[Extracted material start]

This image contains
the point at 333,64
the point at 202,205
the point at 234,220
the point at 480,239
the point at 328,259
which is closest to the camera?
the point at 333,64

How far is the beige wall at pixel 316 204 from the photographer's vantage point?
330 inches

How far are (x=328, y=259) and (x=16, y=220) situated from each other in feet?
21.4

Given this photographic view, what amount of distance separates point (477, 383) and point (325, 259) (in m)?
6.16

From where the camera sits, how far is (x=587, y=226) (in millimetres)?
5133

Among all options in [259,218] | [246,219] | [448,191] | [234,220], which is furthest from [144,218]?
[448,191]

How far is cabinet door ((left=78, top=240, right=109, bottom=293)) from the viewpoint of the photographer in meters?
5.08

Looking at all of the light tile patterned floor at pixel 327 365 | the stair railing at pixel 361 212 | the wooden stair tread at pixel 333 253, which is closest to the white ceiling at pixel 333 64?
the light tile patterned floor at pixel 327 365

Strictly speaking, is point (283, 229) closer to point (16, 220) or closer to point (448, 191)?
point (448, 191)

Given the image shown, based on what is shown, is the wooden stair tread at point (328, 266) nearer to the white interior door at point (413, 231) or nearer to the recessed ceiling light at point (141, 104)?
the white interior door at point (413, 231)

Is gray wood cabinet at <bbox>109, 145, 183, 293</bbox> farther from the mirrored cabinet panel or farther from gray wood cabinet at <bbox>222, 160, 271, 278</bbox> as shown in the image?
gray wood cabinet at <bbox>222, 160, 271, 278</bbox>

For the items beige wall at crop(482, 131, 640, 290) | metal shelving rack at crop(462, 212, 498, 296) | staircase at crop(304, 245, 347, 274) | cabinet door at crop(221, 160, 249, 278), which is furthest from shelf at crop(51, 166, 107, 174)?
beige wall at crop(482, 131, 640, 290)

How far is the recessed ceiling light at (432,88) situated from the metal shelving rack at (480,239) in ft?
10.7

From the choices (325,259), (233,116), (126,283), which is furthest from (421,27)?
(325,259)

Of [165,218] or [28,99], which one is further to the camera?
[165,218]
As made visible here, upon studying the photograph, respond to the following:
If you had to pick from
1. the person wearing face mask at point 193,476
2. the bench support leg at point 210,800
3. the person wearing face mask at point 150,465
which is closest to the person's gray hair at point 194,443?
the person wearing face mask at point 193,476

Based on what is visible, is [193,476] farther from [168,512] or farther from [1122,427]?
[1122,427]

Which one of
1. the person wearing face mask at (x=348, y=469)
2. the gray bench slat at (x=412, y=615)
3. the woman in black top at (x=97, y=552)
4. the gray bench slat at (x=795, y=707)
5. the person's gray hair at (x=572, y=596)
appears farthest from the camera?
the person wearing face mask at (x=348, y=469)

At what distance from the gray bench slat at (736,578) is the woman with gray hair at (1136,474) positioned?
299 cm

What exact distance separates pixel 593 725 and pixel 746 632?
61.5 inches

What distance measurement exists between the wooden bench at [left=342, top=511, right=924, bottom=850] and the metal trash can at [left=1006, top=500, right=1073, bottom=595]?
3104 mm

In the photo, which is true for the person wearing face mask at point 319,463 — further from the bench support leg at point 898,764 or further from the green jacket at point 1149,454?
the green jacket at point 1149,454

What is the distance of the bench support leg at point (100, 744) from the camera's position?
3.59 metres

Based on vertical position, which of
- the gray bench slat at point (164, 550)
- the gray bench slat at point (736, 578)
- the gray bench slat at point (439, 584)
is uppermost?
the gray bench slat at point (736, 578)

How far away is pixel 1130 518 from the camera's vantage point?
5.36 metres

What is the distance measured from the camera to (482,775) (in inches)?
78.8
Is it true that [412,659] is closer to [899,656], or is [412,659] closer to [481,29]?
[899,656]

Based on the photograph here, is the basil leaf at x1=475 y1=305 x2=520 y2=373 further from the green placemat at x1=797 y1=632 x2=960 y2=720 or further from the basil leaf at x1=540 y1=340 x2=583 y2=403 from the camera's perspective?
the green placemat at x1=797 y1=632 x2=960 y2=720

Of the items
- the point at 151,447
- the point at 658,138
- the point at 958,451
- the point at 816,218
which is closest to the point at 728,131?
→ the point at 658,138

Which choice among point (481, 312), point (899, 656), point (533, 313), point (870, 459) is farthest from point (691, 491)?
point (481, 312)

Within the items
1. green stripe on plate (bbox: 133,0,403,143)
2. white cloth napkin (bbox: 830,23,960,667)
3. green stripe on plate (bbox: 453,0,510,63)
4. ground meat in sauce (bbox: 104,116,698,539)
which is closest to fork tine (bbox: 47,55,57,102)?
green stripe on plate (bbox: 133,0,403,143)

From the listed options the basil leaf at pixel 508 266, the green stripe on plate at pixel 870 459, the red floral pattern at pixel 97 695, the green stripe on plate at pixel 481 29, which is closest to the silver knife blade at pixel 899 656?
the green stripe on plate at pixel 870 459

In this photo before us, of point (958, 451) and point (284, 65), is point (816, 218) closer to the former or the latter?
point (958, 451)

[Extracted material end]

**Aim of the task:**
Show every line of the listing above that contains the word "Given", copying each line in full. Case counts.

**Response below:**
Given this photographic view, what amount of distance separates point (477, 383) and point (325, 259) (in m)?
Given the image shown, based on what is shown, is the wooden stair tread at point (328, 266) nearer to the white interior door at point (413, 231) or nearer to the recessed ceiling light at point (141, 104)?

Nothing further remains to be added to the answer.